Related to interoperability, alarm management was also a strong focus of Monday’s discussion. Managing alarms has become a widespread issue—gaining media exposure with stories in The Boston Globe, The Washington Post, CBS Nightly News, and National Public Radio—as hospitals are attempting to manage the alarm fatigue caused by the countless visual and audible alarms directed at nurses each day.


“In terms of the top 10 medical device challenges, it really interacts with so many of the other challenges: interfacing, computer updates, broken connectors, patient monitors,” said J. Tobey Clark, CCE, of the University of Vermont in Burlington. “All of those other hazards directly impact clinical alarms.”


Clark said that sounds are actually just a portion of the problem. He said caregivers cannot recognize more than six different alarm sounds and have difficulty distinguishing between high- and low-priority alarms.

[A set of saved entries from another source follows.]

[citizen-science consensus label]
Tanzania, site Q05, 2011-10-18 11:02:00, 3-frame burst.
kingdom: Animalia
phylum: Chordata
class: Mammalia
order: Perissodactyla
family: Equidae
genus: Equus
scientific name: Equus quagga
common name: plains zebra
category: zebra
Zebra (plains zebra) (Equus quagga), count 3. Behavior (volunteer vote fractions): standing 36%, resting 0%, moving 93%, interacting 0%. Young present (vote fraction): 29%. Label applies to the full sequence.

“This clinical alarm problem is very complex,” he said. “The stumbling block is human limitations. Because it’s a complex problem, you need a complex solution,” Clark said. “We need a multi-disciplinary approach to resolve this problem. False alarms and nuisance alarms [are] by far the biggest problems that lead to alarm fatigue.”


The issue of clinical alarm fatigue will be the focus of an upcoming AAMI summit in Herndon, Virginia, Oct. 4-5.